Psyché &Cerveau a invité le psychologue clinicien et psychanalyste Paul Verhaeghe (UGent) et l'écrivain Leo Bormans - tous deux auteurs à succès - pour une conversation sur l'amour.
Pendant des siècles, il a été chanté par des poètes et décrit par des philosophes. Mais l'amour est toujours insaisissable et mystérieux.
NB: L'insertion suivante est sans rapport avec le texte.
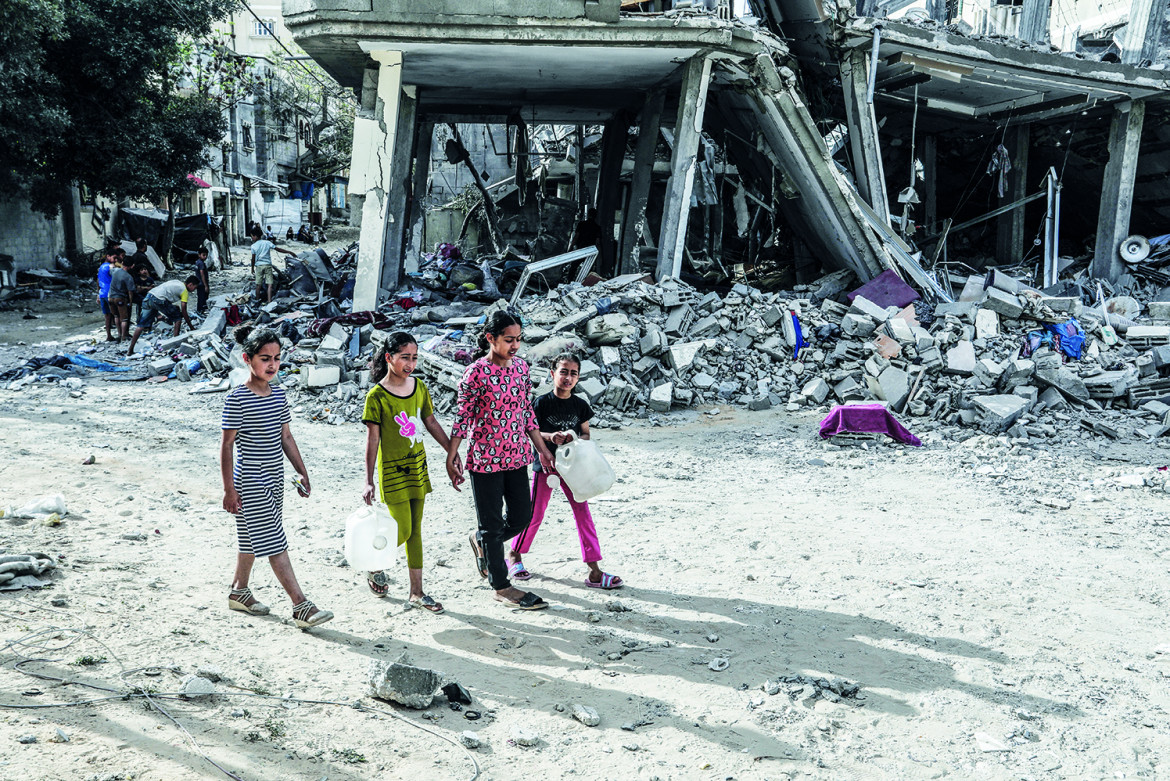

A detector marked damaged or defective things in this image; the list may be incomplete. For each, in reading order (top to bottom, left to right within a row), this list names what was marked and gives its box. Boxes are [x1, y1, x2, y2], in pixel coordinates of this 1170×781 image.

broken concrete block [580, 314, 628, 344]
broken concrete block [640, 326, 668, 356]
broken concrete block [840, 310, 876, 336]
broken concrete block [972, 308, 1000, 338]
broken concrete block [976, 288, 1024, 318]
broken concrete block [1048, 296, 1080, 314]
broken concrete block [1144, 300, 1168, 322]
broken concrete block [944, 340, 972, 374]
broken concrete block [304, 368, 340, 388]
broken concrete block [644, 380, 672, 412]
broken concrete block [800, 376, 824, 406]
broken concrete block [872, 368, 908, 412]
broken concrete block [1032, 366, 1088, 402]
broken concrete block [968, 396, 1024, 432]
broken concrete block [364, 652, 442, 708]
La science ne se concentrait sur l'amour et l'engouement qu'il y a quelques décennies et présente maintenant régulièrement des substances merveilleuses ou des zones cérébrales hyperactives qui semblent être impliquées dans ce pouvoir universel.
À l'autre bout du spectre, la culture populaire, quant à elle, continue de déverser de doux clichés, des manuels prometteurs – souvent nappés d'une sauce pseudoscientifique – et des idéaux insidieux. La science rationnelle et les images superficielles déterminent notre image de l'amour. Mais en attendant, nous oublions qu'il existe de nombreuses autres approches entre ces deux extrêmes.
Psychologue clinicien et psychanalyste Paul Verhaeghe est professeur à l'Université de Gand et est connu pour ses lectures contemporaines de Sigmund Freud et du psychanalyste français Jacques Lacan. De plus, il étudie l'influence des tendances sociales, en particulier l'idéologie néolibérale, sur notre psychisme. Il le fait dans son livre le plus récent Identity (2012), mais il est également présenté dans la version retravaillée de son best-seller, L'amour au temps de la solitude (2010).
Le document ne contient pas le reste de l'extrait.